[WHAT IS BEING ASKED] Give back exactly the lines that run from the line containing "Of the following the" through the end of the listing below. Leave out every other line.

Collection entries

>> Begin

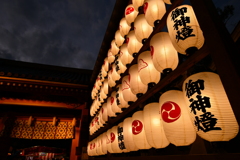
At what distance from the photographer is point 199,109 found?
6.01ft

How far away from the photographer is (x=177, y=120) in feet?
7.02

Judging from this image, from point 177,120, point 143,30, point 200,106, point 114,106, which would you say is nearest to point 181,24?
point 200,106

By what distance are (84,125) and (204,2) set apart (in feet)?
31.1

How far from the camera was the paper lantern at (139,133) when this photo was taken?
123 inches

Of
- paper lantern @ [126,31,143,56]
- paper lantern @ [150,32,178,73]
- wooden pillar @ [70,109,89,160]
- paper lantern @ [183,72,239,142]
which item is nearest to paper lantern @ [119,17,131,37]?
paper lantern @ [126,31,143,56]

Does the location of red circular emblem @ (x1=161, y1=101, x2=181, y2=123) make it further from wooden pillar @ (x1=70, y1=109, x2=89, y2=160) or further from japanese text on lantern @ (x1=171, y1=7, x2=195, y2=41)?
wooden pillar @ (x1=70, y1=109, x2=89, y2=160)

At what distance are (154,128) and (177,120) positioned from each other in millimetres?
649

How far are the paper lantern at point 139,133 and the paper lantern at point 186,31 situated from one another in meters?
1.70

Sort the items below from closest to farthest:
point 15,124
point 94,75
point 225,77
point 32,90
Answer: point 225,77, point 32,90, point 15,124, point 94,75

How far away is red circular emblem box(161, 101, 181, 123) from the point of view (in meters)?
2.18

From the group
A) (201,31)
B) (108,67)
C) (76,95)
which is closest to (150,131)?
(201,31)

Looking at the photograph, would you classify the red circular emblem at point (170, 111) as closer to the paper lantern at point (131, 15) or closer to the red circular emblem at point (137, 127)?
the red circular emblem at point (137, 127)

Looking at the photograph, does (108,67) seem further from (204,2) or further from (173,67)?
(204,2)

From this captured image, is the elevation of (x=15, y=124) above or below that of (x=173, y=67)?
above
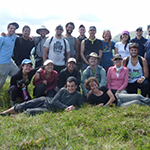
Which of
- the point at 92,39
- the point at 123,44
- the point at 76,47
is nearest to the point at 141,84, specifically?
the point at 123,44

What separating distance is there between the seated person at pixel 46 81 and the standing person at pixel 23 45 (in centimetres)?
168

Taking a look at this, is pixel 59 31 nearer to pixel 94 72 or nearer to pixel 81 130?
pixel 94 72

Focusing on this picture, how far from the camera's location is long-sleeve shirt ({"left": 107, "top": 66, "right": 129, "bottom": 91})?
290 inches

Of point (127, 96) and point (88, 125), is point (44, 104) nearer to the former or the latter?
point (88, 125)

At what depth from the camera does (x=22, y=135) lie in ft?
15.8

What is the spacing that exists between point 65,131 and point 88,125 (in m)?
0.73

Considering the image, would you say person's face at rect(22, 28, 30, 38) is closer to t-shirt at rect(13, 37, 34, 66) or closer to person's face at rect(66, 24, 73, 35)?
t-shirt at rect(13, 37, 34, 66)

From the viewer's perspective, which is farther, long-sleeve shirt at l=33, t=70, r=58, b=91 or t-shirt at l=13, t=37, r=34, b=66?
t-shirt at l=13, t=37, r=34, b=66

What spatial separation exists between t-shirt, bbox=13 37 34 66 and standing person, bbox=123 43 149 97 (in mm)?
4245

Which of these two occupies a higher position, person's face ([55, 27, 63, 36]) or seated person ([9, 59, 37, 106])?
person's face ([55, 27, 63, 36])

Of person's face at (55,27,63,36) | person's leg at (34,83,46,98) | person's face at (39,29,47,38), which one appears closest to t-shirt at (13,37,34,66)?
person's face at (39,29,47,38)

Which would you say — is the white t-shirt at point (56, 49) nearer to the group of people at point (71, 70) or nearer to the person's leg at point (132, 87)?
the group of people at point (71, 70)

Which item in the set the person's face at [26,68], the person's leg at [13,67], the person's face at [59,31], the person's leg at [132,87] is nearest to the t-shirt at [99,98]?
the person's leg at [132,87]

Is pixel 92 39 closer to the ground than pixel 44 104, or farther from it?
farther from it
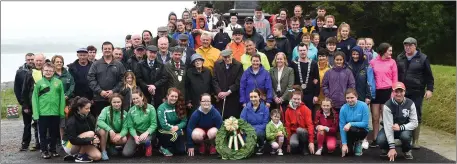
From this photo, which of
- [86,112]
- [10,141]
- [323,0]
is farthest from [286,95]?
[323,0]

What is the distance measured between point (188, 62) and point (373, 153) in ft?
11.4

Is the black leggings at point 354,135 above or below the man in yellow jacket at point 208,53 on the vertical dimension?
below

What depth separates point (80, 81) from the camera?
903 centimetres

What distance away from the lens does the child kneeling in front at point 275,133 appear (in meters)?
8.36

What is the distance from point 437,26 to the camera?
69.1 ft

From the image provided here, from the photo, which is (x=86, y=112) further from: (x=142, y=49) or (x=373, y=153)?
(x=373, y=153)

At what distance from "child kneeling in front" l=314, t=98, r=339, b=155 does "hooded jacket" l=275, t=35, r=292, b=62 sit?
1.69 metres

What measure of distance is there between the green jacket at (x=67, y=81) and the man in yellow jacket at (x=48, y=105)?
1.10ft

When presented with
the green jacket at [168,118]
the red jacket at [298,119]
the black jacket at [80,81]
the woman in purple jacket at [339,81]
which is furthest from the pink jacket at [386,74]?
the black jacket at [80,81]

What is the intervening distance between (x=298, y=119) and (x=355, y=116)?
3.02 ft

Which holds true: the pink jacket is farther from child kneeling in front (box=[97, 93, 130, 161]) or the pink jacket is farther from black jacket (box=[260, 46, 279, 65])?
child kneeling in front (box=[97, 93, 130, 161])

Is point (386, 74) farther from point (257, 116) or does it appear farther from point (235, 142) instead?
point (235, 142)

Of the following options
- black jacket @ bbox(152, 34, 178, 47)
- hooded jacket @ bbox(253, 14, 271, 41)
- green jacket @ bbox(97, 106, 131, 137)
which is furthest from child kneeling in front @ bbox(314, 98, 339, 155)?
hooded jacket @ bbox(253, 14, 271, 41)

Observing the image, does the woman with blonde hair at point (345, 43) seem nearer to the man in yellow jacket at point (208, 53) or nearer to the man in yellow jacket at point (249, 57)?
the man in yellow jacket at point (249, 57)
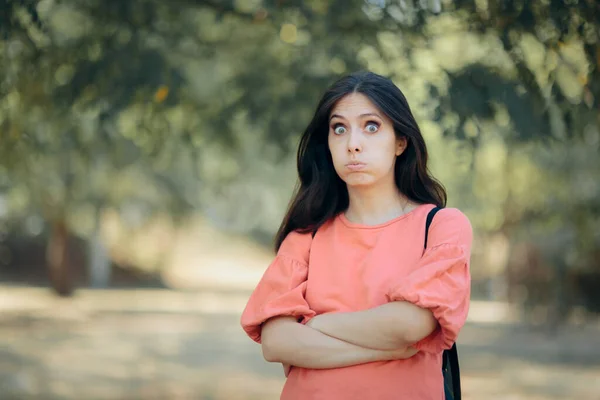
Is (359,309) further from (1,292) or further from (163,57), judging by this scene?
(1,292)

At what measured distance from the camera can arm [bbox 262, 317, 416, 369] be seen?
2461 millimetres

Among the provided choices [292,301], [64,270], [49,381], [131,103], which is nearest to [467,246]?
[292,301]

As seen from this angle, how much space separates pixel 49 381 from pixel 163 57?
5577 mm

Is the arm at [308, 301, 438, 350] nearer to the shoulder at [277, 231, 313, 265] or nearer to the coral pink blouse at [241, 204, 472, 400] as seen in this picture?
the coral pink blouse at [241, 204, 472, 400]

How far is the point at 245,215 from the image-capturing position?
3741 centimetres

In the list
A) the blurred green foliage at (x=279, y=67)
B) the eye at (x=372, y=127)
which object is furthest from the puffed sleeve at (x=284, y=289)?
the blurred green foliage at (x=279, y=67)

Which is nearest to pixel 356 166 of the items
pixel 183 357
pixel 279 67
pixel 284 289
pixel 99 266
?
pixel 284 289

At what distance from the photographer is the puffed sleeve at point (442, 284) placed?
238 centimetres

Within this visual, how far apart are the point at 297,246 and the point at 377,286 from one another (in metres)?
0.28

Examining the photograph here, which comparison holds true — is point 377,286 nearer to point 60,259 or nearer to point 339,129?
point 339,129

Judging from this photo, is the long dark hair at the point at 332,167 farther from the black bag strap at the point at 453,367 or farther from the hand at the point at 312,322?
the black bag strap at the point at 453,367

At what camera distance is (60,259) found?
79.3ft

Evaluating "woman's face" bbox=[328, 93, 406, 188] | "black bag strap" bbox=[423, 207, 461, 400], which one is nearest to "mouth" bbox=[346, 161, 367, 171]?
"woman's face" bbox=[328, 93, 406, 188]

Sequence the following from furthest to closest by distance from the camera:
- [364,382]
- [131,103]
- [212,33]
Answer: [212,33]
[131,103]
[364,382]
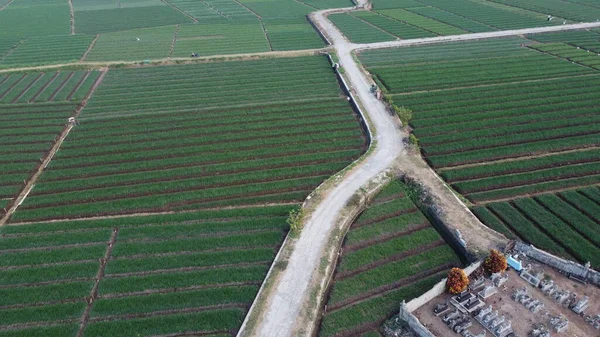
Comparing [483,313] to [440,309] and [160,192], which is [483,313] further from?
[160,192]

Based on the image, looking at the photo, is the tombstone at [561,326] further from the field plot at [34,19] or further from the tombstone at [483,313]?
the field plot at [34,19]

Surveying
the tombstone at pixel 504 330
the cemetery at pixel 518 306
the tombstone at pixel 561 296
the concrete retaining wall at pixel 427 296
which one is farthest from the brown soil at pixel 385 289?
the tombstone at pixel 561 296

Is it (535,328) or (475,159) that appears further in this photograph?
(475,159)

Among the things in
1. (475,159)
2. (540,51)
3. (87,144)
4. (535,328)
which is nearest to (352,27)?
(540,51)

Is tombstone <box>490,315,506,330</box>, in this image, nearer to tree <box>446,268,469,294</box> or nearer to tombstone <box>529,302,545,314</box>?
tombstone <box>529,302,545,314</box>

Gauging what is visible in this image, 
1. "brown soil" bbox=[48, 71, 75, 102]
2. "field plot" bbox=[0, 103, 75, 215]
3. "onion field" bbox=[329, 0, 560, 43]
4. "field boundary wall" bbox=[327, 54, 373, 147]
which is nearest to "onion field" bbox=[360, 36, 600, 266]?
"field boundary wall" bbox=[327, 54, 373, 147]

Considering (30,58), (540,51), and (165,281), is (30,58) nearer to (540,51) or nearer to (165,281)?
(165,281)

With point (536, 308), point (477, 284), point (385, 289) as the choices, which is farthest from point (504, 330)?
point (385, 289)
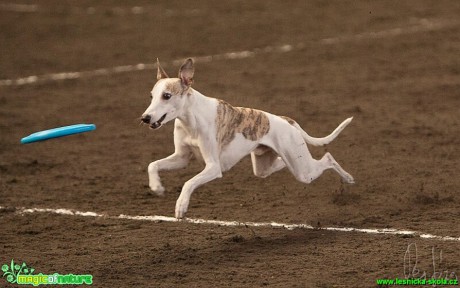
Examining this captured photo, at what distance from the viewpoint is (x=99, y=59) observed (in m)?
18.2

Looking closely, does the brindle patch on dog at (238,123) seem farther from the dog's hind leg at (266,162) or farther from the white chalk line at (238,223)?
the white chalk line at (238,223)

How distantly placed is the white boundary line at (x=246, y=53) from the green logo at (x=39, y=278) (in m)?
8.65

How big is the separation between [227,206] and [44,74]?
7996 mm

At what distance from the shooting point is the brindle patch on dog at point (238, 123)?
9.05 m

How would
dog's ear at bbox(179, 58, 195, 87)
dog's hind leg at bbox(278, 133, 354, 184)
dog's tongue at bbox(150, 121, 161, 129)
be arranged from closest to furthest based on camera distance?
1. dog's tongue at bbox(150, 121, 161, 129)
2. dog's ear at bbox(179, 58, 195, 87)
3. dog's hind leg at bbox(278, 133, 354, 184)

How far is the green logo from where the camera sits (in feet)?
26.6

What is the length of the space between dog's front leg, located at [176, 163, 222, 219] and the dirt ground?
46 centimetres

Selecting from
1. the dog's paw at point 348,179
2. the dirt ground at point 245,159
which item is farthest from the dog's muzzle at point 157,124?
the dog's paw at point 348,179

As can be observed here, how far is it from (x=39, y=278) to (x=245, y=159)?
176 inches

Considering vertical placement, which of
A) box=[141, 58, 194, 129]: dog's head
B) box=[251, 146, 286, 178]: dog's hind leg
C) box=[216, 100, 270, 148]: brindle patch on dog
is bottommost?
box=[251, 146, 286, 178]: dog's hind leg

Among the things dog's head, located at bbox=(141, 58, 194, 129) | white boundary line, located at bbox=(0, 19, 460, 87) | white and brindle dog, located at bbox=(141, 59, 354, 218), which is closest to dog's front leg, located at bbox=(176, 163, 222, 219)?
white and brindle dog, located at bbox=(141, 59, 354, 218)

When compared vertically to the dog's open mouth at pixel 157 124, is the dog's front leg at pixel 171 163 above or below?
below

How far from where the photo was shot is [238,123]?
361 inches

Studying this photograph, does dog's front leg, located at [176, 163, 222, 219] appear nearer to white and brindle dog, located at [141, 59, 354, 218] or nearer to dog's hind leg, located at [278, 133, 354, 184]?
white and brindle dog, located at [141, 59, 354, 218]
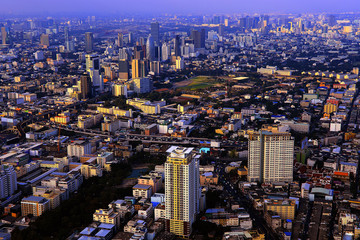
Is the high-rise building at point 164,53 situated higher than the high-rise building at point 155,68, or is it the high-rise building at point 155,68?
the high-rise building at point 164,53

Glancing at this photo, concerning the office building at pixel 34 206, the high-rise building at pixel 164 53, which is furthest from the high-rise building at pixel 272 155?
the high-rise building at pixel 164 53

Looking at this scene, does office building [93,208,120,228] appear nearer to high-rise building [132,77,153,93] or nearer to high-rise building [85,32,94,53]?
high-rise building [132,77,153,93]

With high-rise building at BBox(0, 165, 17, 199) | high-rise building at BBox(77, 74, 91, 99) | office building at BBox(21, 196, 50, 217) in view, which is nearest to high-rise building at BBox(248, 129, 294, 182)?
office building at BBox(21, 196, 50, 217)

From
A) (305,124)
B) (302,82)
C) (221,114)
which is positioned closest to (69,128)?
(221,114)

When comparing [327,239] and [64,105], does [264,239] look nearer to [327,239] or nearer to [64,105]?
[327,239]

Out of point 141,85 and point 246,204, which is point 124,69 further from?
point 246,204

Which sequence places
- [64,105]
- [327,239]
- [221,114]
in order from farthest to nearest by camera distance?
[64,105] → [221,114] → [327,239]

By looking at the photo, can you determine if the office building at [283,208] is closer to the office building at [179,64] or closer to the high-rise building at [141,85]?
the high-rise building at [141,85]
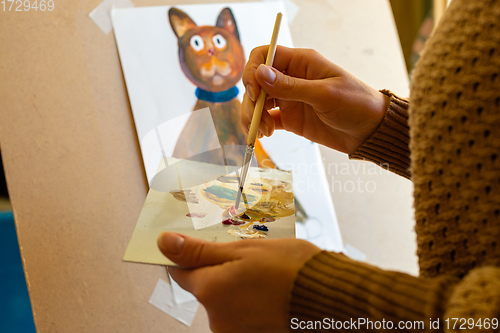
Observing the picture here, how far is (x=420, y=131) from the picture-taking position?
0.32 meters

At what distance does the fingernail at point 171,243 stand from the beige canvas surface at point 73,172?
25cm

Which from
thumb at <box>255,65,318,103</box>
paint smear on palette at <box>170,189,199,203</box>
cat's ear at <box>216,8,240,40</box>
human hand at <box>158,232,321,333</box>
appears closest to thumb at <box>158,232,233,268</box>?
human hand at <box>158,232,321,333</box>

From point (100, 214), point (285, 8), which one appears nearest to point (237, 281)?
point (100, 214)

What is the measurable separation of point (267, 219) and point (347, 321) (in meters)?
0.17

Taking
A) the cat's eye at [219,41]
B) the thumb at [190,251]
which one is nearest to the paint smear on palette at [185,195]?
the thumb at [190,251]

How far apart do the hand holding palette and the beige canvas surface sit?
5.1 inches

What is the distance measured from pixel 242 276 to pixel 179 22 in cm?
53

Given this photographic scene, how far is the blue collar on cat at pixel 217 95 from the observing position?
0.65 meters

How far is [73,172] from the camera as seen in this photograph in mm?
544

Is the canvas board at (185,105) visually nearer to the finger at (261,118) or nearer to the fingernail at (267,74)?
the finger at (261,118)

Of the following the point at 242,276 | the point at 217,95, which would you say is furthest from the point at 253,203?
the point at 217,95

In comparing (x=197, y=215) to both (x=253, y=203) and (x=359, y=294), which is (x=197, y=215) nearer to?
(x=253, y=203)

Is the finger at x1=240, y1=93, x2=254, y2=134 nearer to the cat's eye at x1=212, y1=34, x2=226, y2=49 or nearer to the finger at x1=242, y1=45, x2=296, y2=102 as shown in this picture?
the finger at x1=242, y1=45, x2=296, y2=102

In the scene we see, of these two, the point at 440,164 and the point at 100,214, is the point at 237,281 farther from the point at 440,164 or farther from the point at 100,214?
the point at 100,214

>> End

[RESPONSE TO THE TASK]
Of the following the point at 242,276 | the point at 217,95, which would you say is furthest from the point at 253,203?
the point at 217,95

In comparing (x=197, y=215) to both (x=253, y=203) and (x=359, y=294), which is (x=197, y=215) nearer to?
(x=253, y=203)

Is the finger at x1=240, y1=93, x2=254, y2=134 nearer to the cat's eye at x1=212, y1=34, x2=226, y2=49 or nearer to the finger at x1=242, y1=45, x2=296, y2=102 as shown in this picture?
the finger at x1=242, y1=45, x2=296, y2=102

In the scene we see, of these two, the point at 440,164 and the point at 100,214, is the point at 237,281 farther from the point at 440,164 or farther from the point at 100,214?
the point at 100,214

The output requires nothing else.